Es möchte allerdings kein weiteres Holocaust-Buch sein, das die Gräuel der Vergangenheit wiederholt und auflistet, von denen viele von uns wissen. Es geht um das Jetzt – den wachsenden Judenhass, um weltweite Übergriffe, um gefährliche Propaganda und ihre Folgen, denen heute so viele Menschen wieder zum Opfer fallen. Es geht um die Atmosphäre im Täterland, das keine Schuld, vor allem aber keine Last und Verantwortung mehr tragen will: Es reicht jetzt mit den toten Juden, genug im Schulunterricht gelernt, ein Schlussstrich muss her. Dabei wird vergessen, dass die heutigen Generationen zwar nicht für die Taten von damals verantwortlich sind, wohl aber dafür, dass sich so etwas nie wieder ereignet. Doch ohne den unterschwellig weitervererbten Judenhass in der Gesellschaft aufzuarbeiten, zu benennen und konsequent zu ahnden, bleibt dieses oft betont wiederholte Versprechen leer. Belege dafür sind die zunehmenden Angriffe auf Jüdinnen und Juden in den vergangenen Jahren sowie die antisemitischen Vorfälle in Deutschland – allen voran in Berlin –, die seit dem Überfall der Hamas auf Israel am 7. Oktober 2023 um ein Vielfaches gestiegen sind. Auch weltweit.

Diese Entwicklung zeigt, dass Juden von damals und heute eines gemeinsam haben: Wir sind Juden, und das ist Grund genug, um uns zu hassen, anzugreifen und zu töten.

So verfasste ich auch, während ich dieses Buch schrieb, mein Testament. Denn das Massaker am 7. Oktober 2023 markierte einen schmerzhaften Höhepunkt; als Juden wurde uns unsere Sterblichkeit bewusster als je zuvor. Und wir wissen heute, zwei Jahre danach, mehr denn je: Niemand wird uns retten. Wenn wir uns nicht selbst verteidigen, werden wir sterben.

--------------------

Zu erledigende Aufgaben:
A. An welchem Datum überfiel die Hamas laut dem Textauszug Israel?
B. Was muss man laut dem Textauszug mit dem unterschwellig weitervererbten Judenhass in der Gesellschaft tun, damit das Versprechen nicht leer bleibt? Nennen Sie alle Handlungen.
C. Schreiben Sie aus dem Textauszug den Abschnitt von „Diese Entwicklung zeigt, dass“ bis einschließlich „werden wir sterben.“ wortgetreu ab.
Die anschließenden Daten haben eine andere Herkunft als der Textauszug.

--------------------

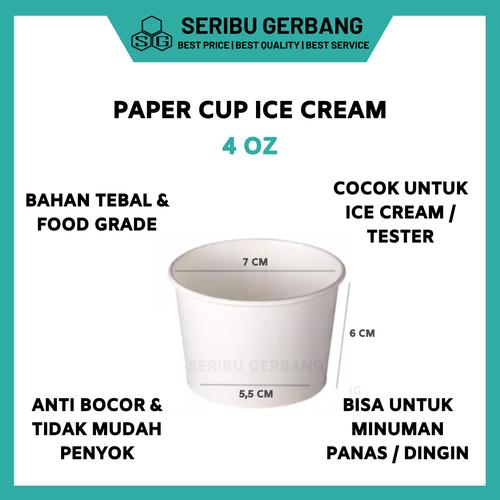 Jual 50PC PAPER CUP ICE CREAM 4 OZ GELAS KERTAS ES KRIM 4OZ DPE 120ML ...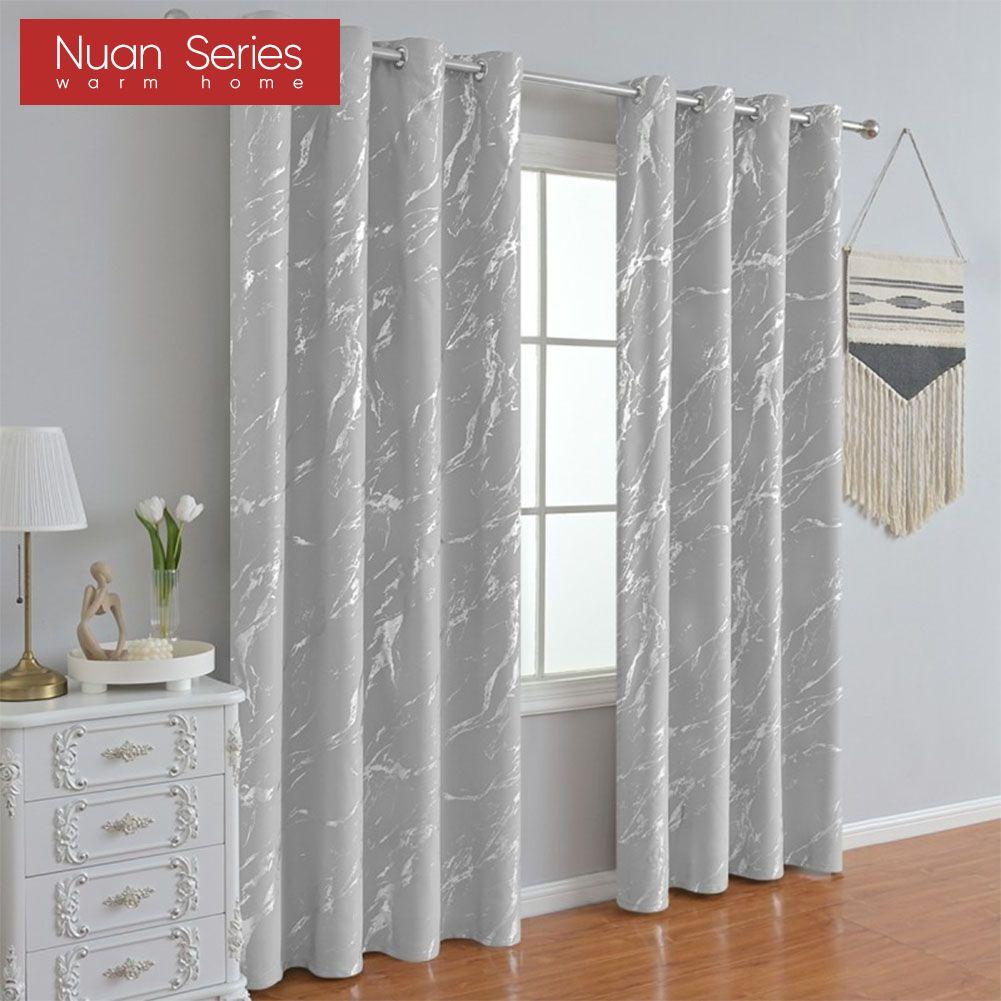 1PC Nuan Series 80% Blackout Fashionable and Minimalist Curtains with Silver and Marble Texture for Living Room Bedroom Balcony Window Home Decor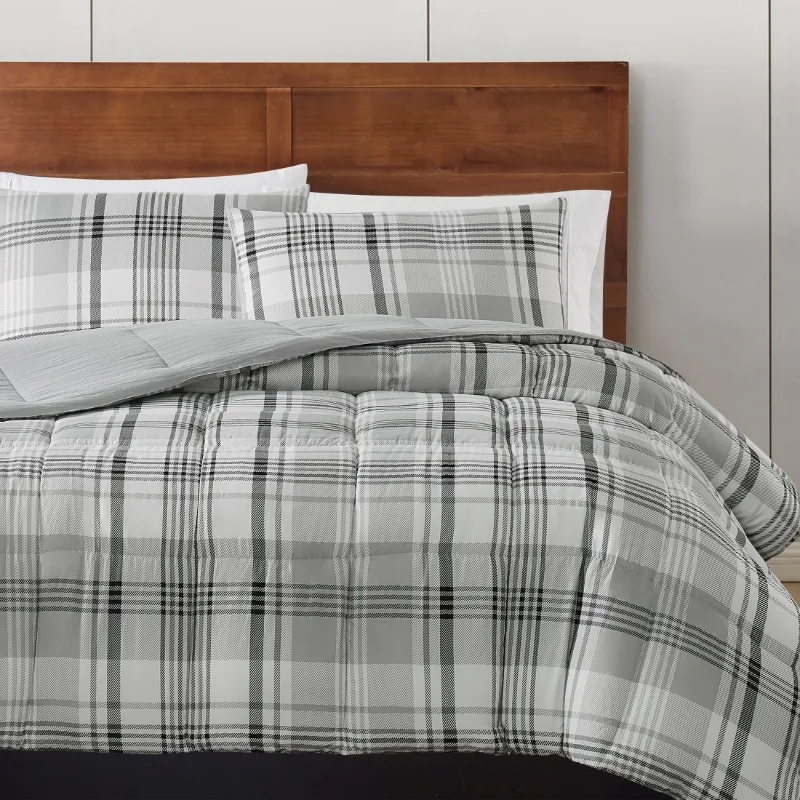 

Plaid Garment Washed Comforter Set, Twin XL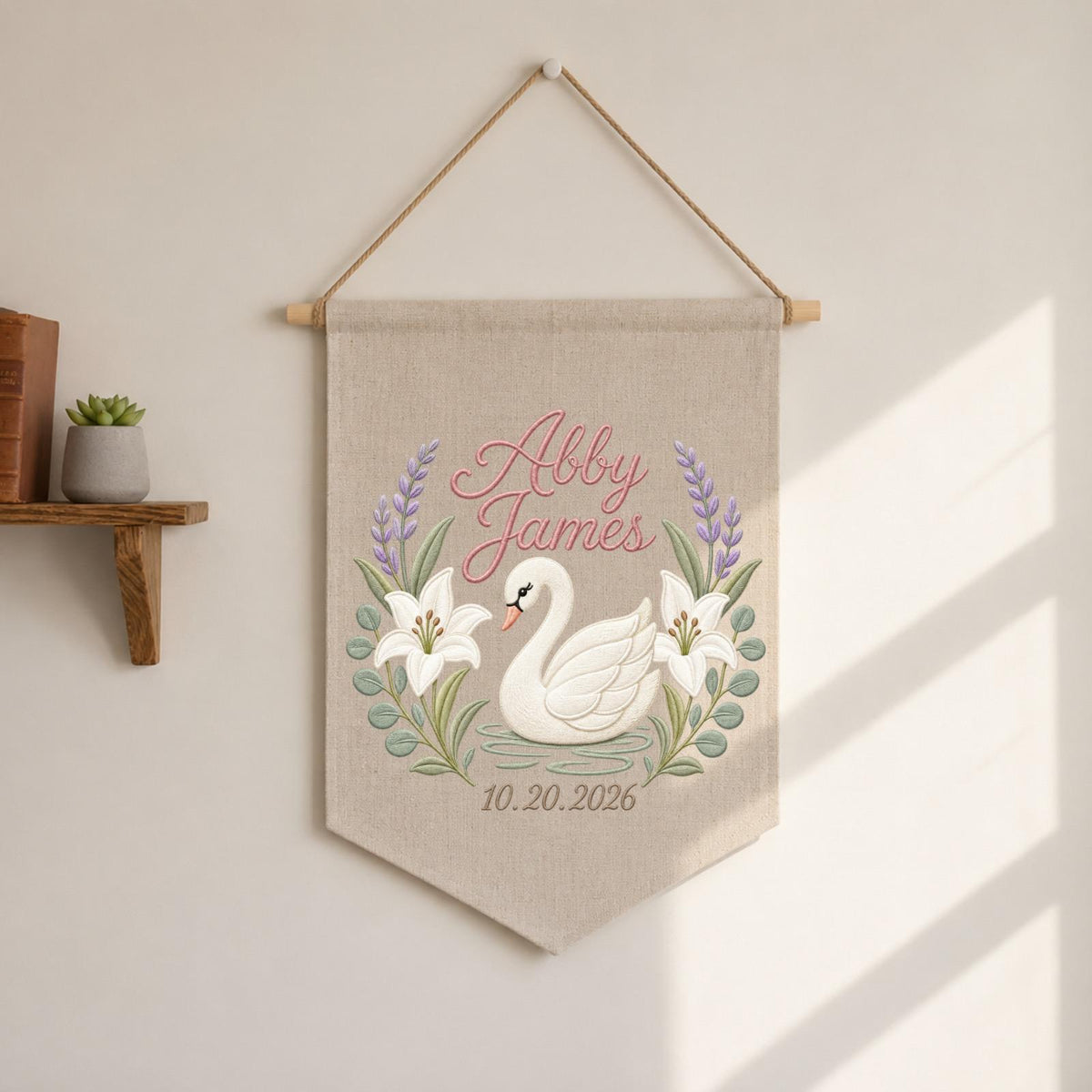 Personalized Embroidered Swan Wall Hanging Banner, Custom Baby Name Sign, Floral Nursery Decor, Birth Date Keepsake, Baby Girl Gift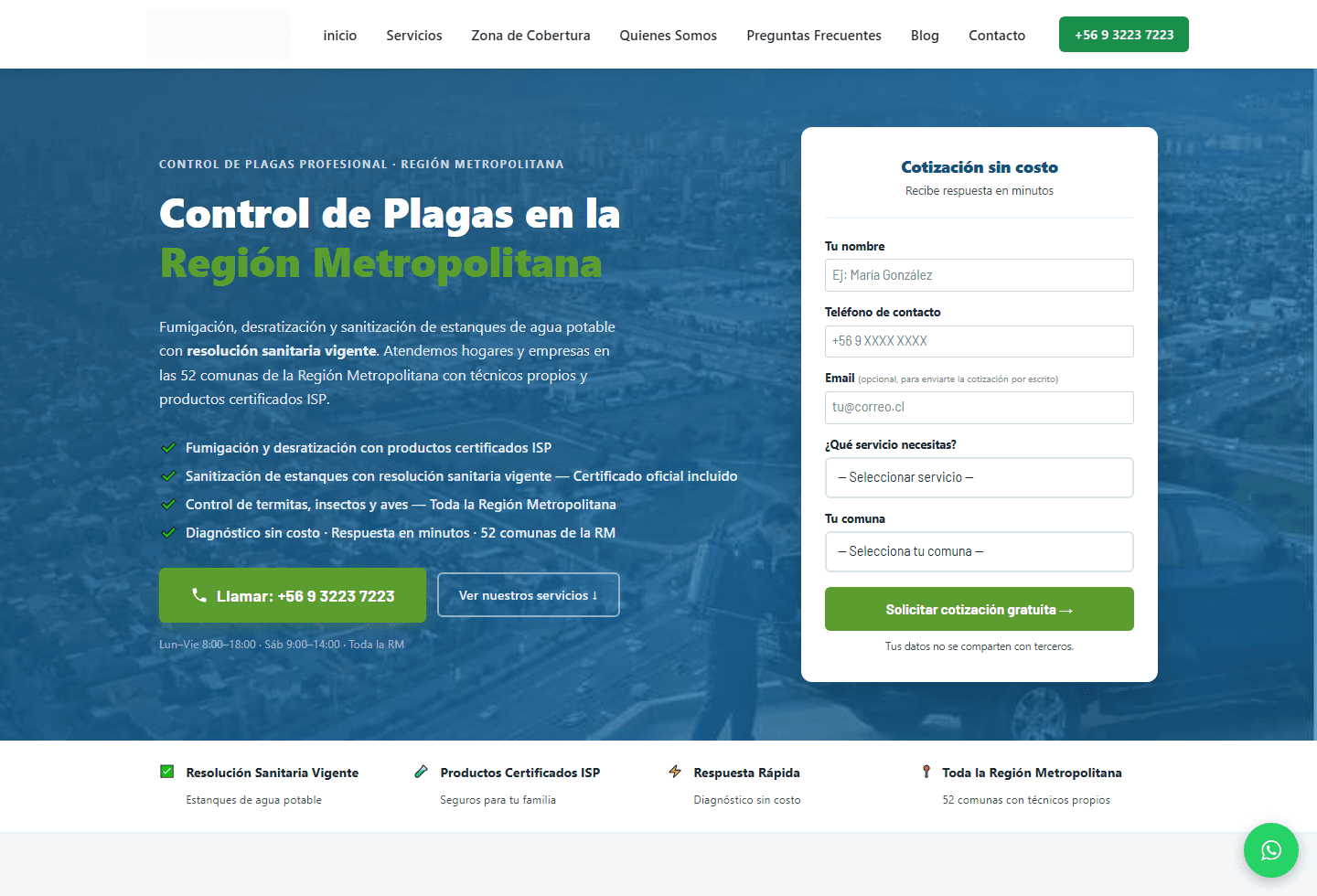 Captura real de sitio web de control de plagas Symbiotic Pest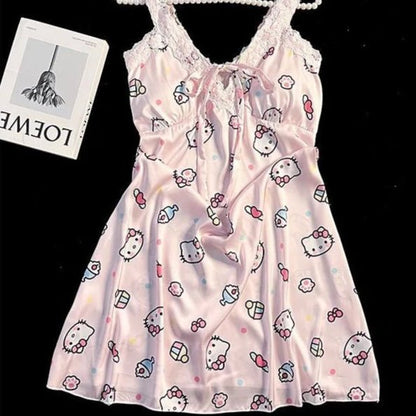 Sanrio Hello Kitty Cute Suspender Pajamas Soft Comfy Sleepwear - Cake Pops Parties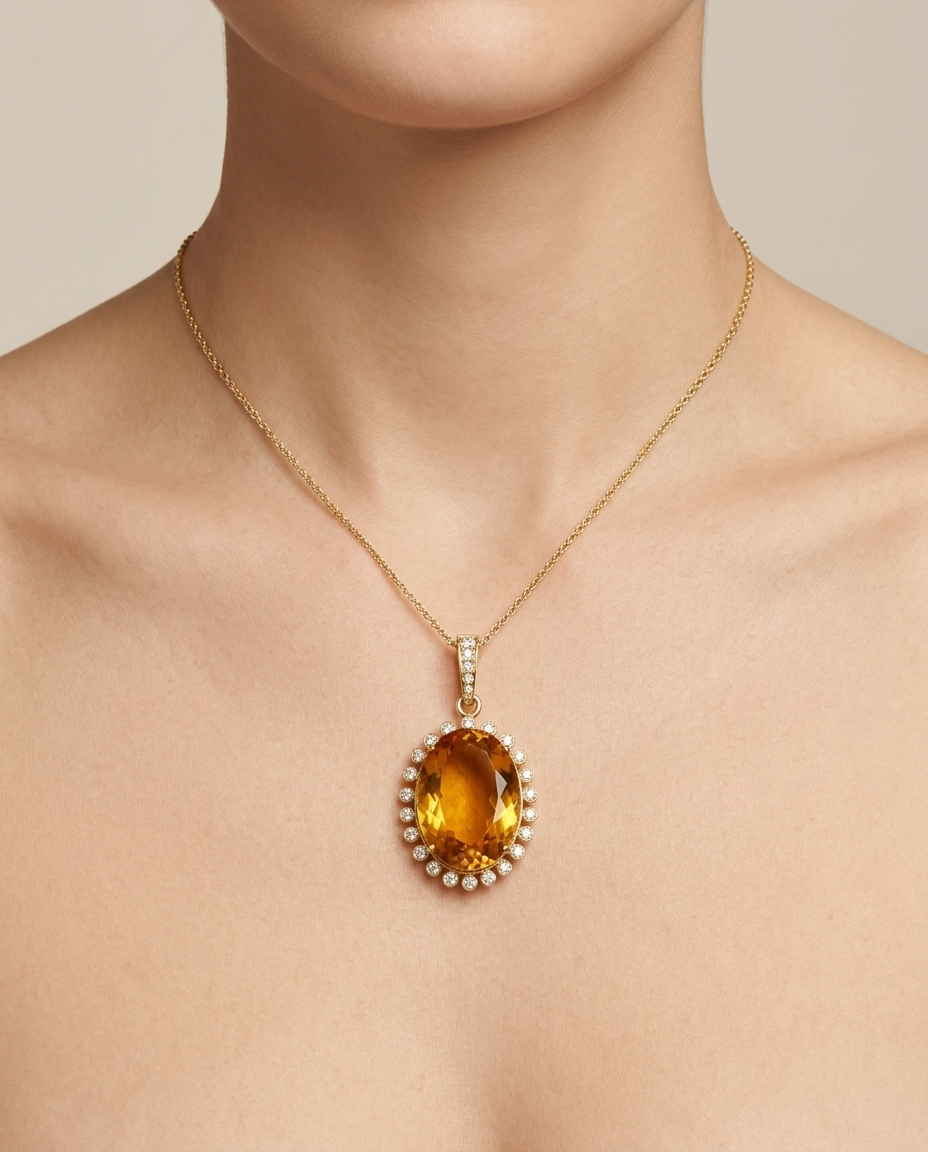 18KT Yellow Gold Citrine and Diamonds Pendant on model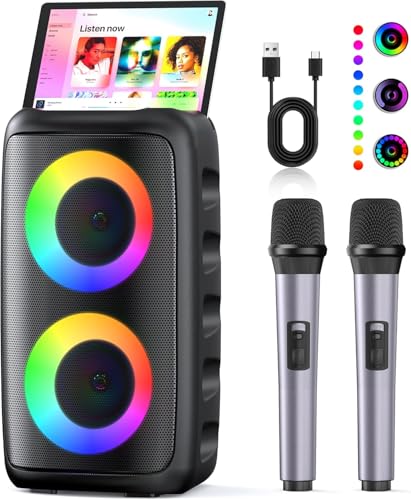 Karaoke Maschine (2025 Neueste Generation) | Karaoke Anlage mit 2 Mikrofone Bluetooth Lautsprecher | Unterstützt TV/Smartphone/iPad/TWS/AUX/USB/FM | Für Party, Geburtstag, Reisen (Schwarz)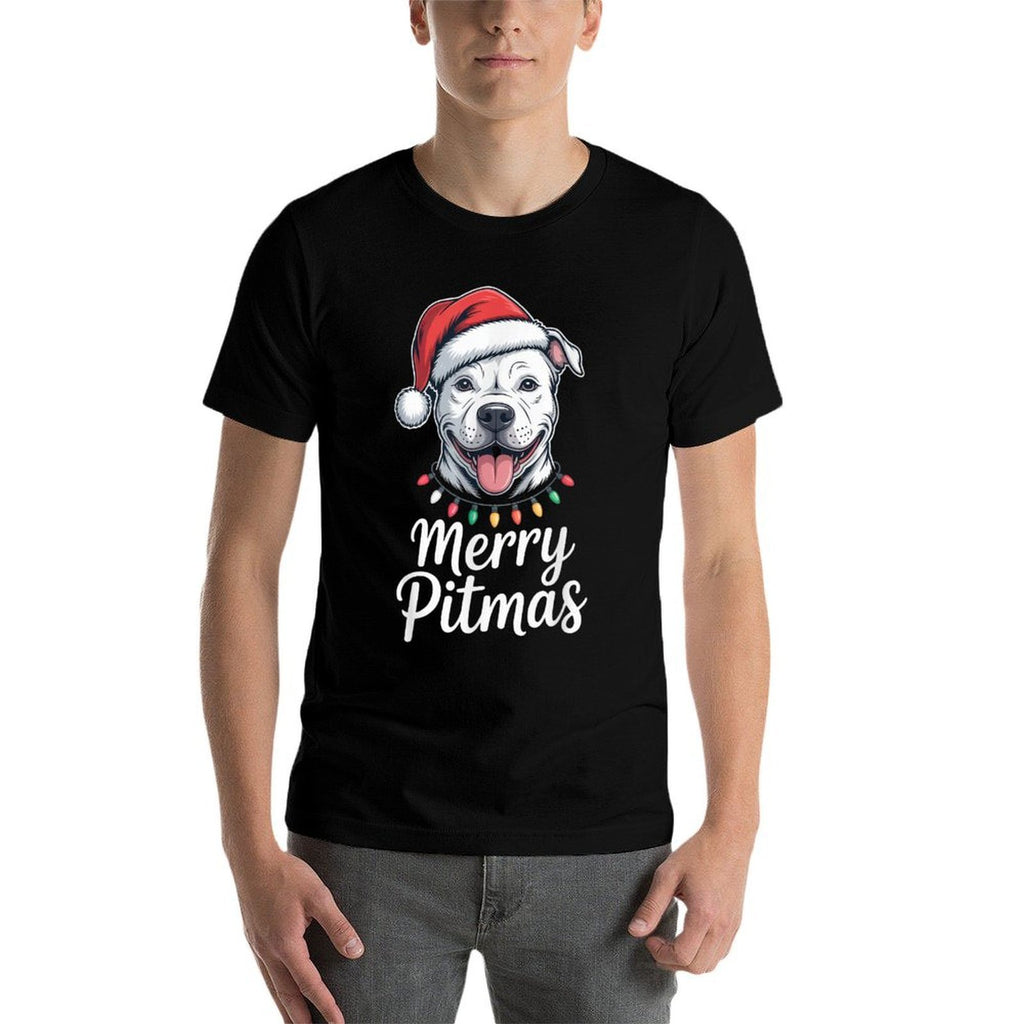 Merry Pitmas Pitbull Dog Christmas Lights Santa Hat  Vintage-inspired T-Shirt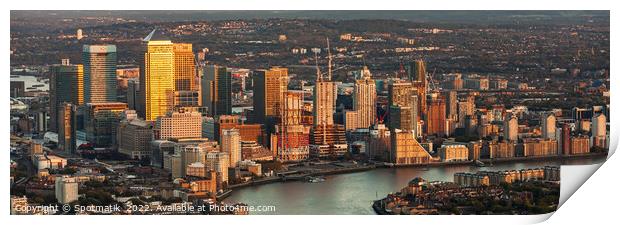 Aerial Panorama London view at sunset Canary Wharf  Print by Spotmatik 
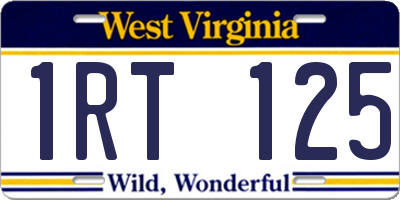 WV license plate 1RT125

--------------------

Lösungen der Aufgaben:
A. Am 7. Oktober 2023.

B.
- aufarbeiten
- benennen
- konsequent ahnden

C.
Diese Entwicklung zeigt, dass Juden von damals und heute eines gemeinsam haben: Wir sind Juden, und das ist Grund genug, um uns zu hassen, anzugreifen und zu töten.

So verfasste ich auch, während ich dieses Buch schrieb, mein Testament. Denn das Massaker am 7. Oktober 2023 markierte einen schmerzhaften Höhepunkt; als Juden wurde uns unsere Sterblichkeit bewusster als je zuvor. Und wir wissen heute, zwei Jahre danach, mehr denn je: Niemand wird uns retten. Wenn wir uns nicht selbst verteidigen, werden wir sterben.